Long-Running Service

// Express / Fastify / Hono
import { Hono } from 'hono'

const app = new Hono()

app.post('/chat', async (c) => {
  const { messages } = await c.req.json()
  const stream = Runner.stream(agent, { messages })
  return c.newResponse(stream.toSSE(), {
    headers: { 'Content-Type': 'text/event-stream' },
  })
})

Worker Queue

// BullMQ / SQS / Pub/Sub
import { Worker } from 'bullmq'

const worker = new Worker('agent-tasks', async (job) => {
  const { messages, userId, taskId } = job.data

  const result = await Runner.run(agent, {
    messages,
    metadata: { userId, taskId },
  })

  await saveResult(taskId, result)
}, { concurrency: 10 })

Environment Configuration

import { Config } from 'assistme-agent-sdk'

const config = Config.create({
  // Different settings per environment
  development: {
    model: claude('claude-haiku-4-5'),    // Cheap model for dev
    logging: { level: 'debug' },
    guardrails: { enabled: false },        // Skip guardrails in dev
  },
  staging: {
    model: claude('claude-sonnet-4-6'),
    logging: { level: 'info' },
    guardrails: { enabled: true },
  },
  production: {
    model: claude('claude-sonnet-4-6'),
    logging: { level: 'warn' },
    guardrails: { enabled: true },
    retry: { maxRetries: 3 },
    circuitBreaker: { failureThreshold: 5 },
  },
})

const agent = new Agent({
  name: 'assistant',
  ...config.current(),
})

Monitoring Alerts

Set up alerts for production anomalies:

import { Alerts } from 'assistme-agent-sdk'

Alerts.configure({
  channels: [
    { type: 'slack', webhook: process.env.SLACK_WEBHOOK },
    { type: 'pagerduty', serviceKey: process.env.PD_KEY },
  ],
  rules: [
    { metric: 'agent_run_error_rate', threshold: 0.05, window: '5m', severity: 'critical' },
    { metric: 'agent_run_p99_latency', threshold: 30_000, window: '5m', severity: 'warning' },
    { metric: 'agent_daily_cost', threshold: 100, window: '24h', severity: 'warning' },
    { metric: 'guardrail_block_rate', threshold: 0.20, window: '1h', severity: 'warning' },
  ],
})

Best Practices

  1. Start with a single deployment, scale gradually — Don't over-engineer. A single serverless function handles most early workloads.

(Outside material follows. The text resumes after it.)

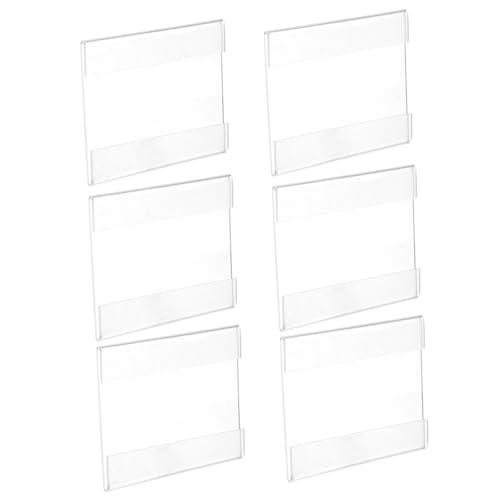 ZUNOXAZ 6 Stück Acryl Tischaufsteller Transparent Preisschilder Aufsteller mit Klammerloser Rückseite Einfaches Einsetzen Vielseitig für Restaurants Hotels Büros von ZUNOXAZ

  2. Monitor costs from day one — Token costs can surprise you. Set alerts before they become problems.

  3. Use fallback models — Model APIs go down. Having a fallback prevents total outages.

  4. Test with production-like evaluation — Your E2E evals should use the same model and tools as production.

  5. Set hard limits — MaxTurns, token budgets, and rate limits are your safety net against runaway costs.

  6. Log for debugging, metric for alerting — Don't try to alert on log patterns. Use structured metrics for operational alerts.